Doom II: Hell on Earth is a first-person shooter video game, the second title of id Software’s Doom franchise. It was originally released for MS-DOS computers in 1994 and Macintosh computers in 1995. Unlike Doom, which was initially only available through shareware and mail order, Doom II was a commercial release sold in stores. Master Levels for Doom II, an expansion pack that includes 21 new levels, was released on December 26, 1995 by id Software.
Due to its success and popularity, Doom II was later released for the Game Boy Advance in 2002, the Tapwave Zodiac in 2004, and on Xbox Live Arcade in 2010. The release of the original Doom source code has facilitated ports to many other platforms, including the Apple iPhone and several other types of cell phones.Doom II was not dramatically different from its predecessor. There were no major technological developments, graphical improvements, or substantial gameplay changes. Instead, the development team took advantage of advances in computer hardware since the release of the original game that allowed them to do more with their game engine by making much larger and more intricate levels. The game still consisted of the player navigating large non-linear levels. Each level is infested with demons that can be killed with a variety of weapons that can be picked up throughout the game. Levels are completed by finding an exit, whether it be a switch or a teleporter; the goal is simply to advance to the next area. As with its predecessor, Doom II’s levels can be completed in a straightforward fashion. However, because the levels are non-linear players can wander off the beaten path, and those that do are often rewarded with bonuses, like health pickups and more powerful weapons.
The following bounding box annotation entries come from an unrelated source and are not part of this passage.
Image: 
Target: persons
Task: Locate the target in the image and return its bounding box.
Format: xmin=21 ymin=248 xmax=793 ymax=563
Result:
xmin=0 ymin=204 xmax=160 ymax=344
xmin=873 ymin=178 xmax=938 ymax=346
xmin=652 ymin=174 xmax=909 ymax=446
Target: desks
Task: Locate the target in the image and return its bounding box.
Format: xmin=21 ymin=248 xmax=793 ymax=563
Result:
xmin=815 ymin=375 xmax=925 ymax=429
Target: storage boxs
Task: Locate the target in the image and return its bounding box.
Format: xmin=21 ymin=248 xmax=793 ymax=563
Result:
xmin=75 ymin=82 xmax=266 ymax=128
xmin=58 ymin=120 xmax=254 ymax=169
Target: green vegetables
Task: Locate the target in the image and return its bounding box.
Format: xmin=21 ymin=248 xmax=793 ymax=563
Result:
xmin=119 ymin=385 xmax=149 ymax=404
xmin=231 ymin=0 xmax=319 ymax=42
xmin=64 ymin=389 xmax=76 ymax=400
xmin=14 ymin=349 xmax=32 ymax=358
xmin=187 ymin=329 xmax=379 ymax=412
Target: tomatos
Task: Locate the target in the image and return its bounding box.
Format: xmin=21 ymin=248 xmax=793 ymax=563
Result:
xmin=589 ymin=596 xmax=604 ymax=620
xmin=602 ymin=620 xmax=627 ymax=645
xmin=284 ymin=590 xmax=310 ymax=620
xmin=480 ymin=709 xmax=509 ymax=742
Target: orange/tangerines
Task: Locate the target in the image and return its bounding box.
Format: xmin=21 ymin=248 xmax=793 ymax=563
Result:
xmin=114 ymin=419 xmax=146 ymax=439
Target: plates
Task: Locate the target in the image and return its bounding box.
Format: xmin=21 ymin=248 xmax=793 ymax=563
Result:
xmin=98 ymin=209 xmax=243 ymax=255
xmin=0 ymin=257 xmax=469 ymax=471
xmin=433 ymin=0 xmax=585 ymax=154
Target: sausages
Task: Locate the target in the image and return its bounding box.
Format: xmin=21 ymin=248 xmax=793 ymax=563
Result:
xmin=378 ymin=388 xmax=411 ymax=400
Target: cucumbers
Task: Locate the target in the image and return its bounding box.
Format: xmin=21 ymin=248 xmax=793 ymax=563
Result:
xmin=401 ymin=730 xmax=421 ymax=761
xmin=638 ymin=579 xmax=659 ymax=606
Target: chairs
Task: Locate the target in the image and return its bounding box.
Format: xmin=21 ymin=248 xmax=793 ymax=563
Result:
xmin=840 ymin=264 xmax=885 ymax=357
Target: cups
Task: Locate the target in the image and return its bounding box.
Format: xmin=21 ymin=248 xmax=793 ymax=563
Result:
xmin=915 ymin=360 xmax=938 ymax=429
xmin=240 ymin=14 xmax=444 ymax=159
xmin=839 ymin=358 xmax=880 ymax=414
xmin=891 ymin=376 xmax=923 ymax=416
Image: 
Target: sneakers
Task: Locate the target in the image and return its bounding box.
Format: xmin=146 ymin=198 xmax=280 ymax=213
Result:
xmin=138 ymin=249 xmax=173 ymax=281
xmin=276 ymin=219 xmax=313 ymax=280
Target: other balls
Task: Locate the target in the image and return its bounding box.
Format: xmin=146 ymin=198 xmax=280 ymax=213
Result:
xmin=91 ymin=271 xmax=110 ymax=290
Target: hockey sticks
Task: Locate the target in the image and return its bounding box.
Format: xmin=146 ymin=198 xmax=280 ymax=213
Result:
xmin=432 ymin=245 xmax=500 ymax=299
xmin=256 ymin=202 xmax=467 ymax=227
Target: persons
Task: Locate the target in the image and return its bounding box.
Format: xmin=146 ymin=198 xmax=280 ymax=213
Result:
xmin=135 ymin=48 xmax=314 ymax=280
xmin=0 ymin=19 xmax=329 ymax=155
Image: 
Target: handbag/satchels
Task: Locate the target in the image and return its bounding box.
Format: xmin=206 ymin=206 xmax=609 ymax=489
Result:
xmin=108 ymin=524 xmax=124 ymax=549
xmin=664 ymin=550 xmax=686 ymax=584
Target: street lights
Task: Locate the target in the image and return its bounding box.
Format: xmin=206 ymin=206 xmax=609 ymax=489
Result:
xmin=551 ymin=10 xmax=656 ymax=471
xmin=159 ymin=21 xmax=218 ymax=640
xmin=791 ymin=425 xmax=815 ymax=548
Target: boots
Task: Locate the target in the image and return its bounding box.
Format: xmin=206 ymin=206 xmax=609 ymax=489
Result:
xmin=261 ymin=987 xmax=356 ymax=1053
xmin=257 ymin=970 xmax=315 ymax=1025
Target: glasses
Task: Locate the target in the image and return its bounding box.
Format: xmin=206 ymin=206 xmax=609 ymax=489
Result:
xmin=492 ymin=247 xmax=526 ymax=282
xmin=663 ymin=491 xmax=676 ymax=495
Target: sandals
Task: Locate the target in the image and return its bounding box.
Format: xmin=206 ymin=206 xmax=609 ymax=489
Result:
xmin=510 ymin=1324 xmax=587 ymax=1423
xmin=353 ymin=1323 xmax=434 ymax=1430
Due to the larger and more complicated maps with larger groups of monsters, the game had somewhat higher system requirements than the original.
Rather than the player playing through three related episodes as in the first Doom, gameplay takes place over one giant episode, albeit with interludes for when the story develops. Instead of watching the player’s progress on a map (as in the original episodes of Doom), the screens between each level simply show a background (a style carried over to the bonus fourth episode of Doom available in The Ultimate Doom, the retail re-release of the original Doom). This also means the player is never forced to lose all of his or her inventory after completing an episode.